I'm at UK based camera operator who had a go on a Steadicam (it was an Archer I think) on the Tiffen stand at Broadcast Video Expo in London earlier this month and I loved it!!! I spent only about 5 mins with it on but it seamed to fit me and the way I move well and I had a good time wandering around with it trying not to take peoples faces off with the camera at the busy expo. Anyway so I really want to learn more and get into the steadicam way, after spending all day so far reading various threads on this forum I've ordered the Steadicam Operators Handbook and want to get myself on a course, preferably quite a comprehensive one. I think I'd like to do live broadcast with a steadicam, sports etc so would be using it with racked OB camera rather than film cameras.

Do you guys have any suggestions of good courses to take in the UK for steadicams upto the range that could take a OB camera with wireless? I'm not sure on weights etc whether the Archer would be suitable or if you'd need one of the bigger ones. I've read on this forum that operating all of the mid and large sized rigs are pretty similar skillswise but if I were to do a course I'd obviously like it to cover the range that I'd be most likely using, for setup and fimiliarity purposes.
---*---
Aim:
Answer these about the Steadicam post above:
(a) At which stand and event did the writer try the Steadicam?
(b) Which book has the writer ordered?
(c) What kind of work does the writer want to do with a Steadicam?

Recorded information:
---*---
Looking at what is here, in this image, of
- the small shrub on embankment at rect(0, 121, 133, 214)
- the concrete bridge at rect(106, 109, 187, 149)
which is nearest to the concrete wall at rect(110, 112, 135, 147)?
---*---
Response to the exercise:
(a) The Tiffen stand at Broadcast Video Expo in London.
(b) The Steadicam Operators Handbook.
(c) Live broadcast, such as sports, using a racked OB camera rather than film cameras.